The approved indications in Switzerland for Lixiana are based on data from the phase 3 ENGAGE AF-TIMI 48 and Hokusai-VTE studies, the largest and longest single comparative global trials of a novel oral anticoagulant in patients with NVAF or acute VTE, involving 21,105 and 8,292 patients, respectively.


In the ENGAGE AF-TIMI 48 study, once-daily edoxaban 60mg demonstrated non-inferiority to warfarin, for the primary efficacy endpoint of occurrence of stroke or systemic embolism in patients with non-valvular atrial fibrillation (1.18% vs. 1.50% per year, respectively; hazard ratio [HR], 0.79; 97.5% confidence interval [CI], 0.63 to 0.99, p<0.001). In addition, once-daily edoxaban 60mg demonstrated a significant 20% risk reduction of major bleeding in patients with non-valvular atrial fibrillation compared to warfarin (2.75% vs. 3.43% per year, respectively; HR, 0.80; 95% CI, 0.71 to 0.91, p<0.001).
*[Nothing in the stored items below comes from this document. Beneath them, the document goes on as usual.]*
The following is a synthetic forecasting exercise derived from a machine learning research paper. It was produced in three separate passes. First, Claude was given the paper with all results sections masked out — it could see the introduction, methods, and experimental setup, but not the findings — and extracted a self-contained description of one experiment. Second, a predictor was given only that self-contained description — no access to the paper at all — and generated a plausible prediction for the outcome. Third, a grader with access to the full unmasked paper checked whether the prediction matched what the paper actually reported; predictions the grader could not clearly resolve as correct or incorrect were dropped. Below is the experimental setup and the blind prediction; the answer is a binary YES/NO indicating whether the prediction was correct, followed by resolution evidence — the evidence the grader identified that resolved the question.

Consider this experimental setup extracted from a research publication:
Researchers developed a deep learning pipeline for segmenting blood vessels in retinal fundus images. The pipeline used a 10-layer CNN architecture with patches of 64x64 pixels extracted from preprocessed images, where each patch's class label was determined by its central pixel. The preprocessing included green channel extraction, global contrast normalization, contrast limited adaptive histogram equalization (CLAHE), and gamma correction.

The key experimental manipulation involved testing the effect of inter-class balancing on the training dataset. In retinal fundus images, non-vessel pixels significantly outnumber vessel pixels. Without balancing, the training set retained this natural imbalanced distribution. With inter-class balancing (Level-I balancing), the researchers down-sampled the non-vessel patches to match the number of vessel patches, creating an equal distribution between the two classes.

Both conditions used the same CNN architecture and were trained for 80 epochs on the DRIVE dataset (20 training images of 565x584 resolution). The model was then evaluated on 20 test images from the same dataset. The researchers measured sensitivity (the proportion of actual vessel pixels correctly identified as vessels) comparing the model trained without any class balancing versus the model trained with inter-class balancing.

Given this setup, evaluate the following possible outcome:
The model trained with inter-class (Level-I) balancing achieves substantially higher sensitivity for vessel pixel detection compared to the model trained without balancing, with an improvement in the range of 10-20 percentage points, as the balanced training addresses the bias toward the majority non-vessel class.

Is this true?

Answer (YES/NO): NO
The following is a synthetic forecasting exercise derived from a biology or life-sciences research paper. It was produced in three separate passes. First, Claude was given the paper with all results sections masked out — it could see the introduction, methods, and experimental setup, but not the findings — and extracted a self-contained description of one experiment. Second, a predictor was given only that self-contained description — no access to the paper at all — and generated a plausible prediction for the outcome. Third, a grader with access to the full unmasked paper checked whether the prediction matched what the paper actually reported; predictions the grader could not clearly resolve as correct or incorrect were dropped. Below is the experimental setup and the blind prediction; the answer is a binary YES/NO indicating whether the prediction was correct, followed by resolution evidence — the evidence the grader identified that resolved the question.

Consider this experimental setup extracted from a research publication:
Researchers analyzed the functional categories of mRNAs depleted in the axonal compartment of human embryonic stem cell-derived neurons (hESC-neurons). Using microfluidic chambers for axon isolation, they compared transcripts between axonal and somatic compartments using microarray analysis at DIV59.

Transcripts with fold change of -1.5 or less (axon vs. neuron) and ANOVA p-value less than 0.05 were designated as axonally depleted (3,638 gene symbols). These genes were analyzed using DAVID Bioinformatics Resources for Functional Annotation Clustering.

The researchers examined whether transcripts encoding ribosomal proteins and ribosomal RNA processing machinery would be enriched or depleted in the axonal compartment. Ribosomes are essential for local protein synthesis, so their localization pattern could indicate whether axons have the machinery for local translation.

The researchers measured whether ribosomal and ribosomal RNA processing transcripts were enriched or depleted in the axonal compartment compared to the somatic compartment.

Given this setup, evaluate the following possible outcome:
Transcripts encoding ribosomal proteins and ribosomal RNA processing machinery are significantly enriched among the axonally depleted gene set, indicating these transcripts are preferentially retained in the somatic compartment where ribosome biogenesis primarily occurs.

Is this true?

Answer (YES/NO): NO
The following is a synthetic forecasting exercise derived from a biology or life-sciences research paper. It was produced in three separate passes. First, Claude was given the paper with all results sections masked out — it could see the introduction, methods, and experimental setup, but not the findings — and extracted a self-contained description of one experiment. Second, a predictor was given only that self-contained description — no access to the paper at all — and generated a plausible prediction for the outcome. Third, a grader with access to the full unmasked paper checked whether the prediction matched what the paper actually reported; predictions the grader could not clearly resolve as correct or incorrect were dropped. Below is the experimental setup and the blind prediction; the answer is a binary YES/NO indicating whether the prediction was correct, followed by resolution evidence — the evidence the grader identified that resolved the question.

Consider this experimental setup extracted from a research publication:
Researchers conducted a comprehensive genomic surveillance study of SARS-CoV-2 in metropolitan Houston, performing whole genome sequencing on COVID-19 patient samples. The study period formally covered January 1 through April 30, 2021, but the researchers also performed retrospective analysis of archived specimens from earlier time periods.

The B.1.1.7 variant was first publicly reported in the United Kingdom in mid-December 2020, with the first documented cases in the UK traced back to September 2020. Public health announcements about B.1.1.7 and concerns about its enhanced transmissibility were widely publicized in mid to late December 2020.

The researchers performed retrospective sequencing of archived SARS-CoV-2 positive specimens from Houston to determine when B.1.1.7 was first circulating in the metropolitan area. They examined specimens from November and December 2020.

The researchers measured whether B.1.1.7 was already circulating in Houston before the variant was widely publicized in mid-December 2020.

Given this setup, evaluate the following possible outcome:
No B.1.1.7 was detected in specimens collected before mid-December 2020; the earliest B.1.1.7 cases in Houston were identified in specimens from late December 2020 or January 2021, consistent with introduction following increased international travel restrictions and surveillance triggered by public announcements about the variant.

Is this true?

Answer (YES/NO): NO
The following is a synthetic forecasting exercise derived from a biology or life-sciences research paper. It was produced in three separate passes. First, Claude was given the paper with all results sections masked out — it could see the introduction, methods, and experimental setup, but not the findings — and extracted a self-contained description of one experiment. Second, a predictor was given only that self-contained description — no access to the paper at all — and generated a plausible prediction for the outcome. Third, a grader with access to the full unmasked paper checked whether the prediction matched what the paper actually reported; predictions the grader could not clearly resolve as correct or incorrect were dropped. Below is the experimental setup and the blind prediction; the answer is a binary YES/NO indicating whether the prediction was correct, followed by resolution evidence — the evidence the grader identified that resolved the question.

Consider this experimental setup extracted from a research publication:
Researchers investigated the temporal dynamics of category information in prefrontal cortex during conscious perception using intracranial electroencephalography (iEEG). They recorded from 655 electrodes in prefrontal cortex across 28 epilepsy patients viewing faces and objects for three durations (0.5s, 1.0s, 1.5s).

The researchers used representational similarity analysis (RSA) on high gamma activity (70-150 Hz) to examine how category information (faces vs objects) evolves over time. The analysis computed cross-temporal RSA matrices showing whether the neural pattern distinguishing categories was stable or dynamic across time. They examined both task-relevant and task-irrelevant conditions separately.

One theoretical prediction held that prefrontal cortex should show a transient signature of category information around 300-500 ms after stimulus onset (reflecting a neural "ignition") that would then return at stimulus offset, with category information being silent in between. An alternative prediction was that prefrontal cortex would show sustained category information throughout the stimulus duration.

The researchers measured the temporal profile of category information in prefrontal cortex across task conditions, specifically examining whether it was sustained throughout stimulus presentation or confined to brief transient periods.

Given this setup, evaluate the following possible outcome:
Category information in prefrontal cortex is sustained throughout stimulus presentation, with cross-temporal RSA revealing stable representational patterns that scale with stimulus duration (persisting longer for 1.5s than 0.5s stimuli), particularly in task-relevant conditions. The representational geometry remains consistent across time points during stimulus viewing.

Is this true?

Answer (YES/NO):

In the Hokusai-VTE study, once-daily edoxaban 60mg was non-inferior to warfarin for the primary efficacy endpoint of recurrence of symptomatic VTE (3.2% vs. 3.5% of patients, respectively; HR, 0.89; 95% CI, 0.70 to 1.13, p<0.001). In addition, edoxaban demonstrated a significant 19% risk reduction of clinically relevant bleeding in patients with VTE compared to warfarin (8.5% vs. 10.3% of patients, respectively; HR, 0.81; 95% CI, 0.71 to 0.94, p=0.004).


Edoxaban is currently marketed in Japan and the United States. In the EU and other countries, regulatory review is ongoing.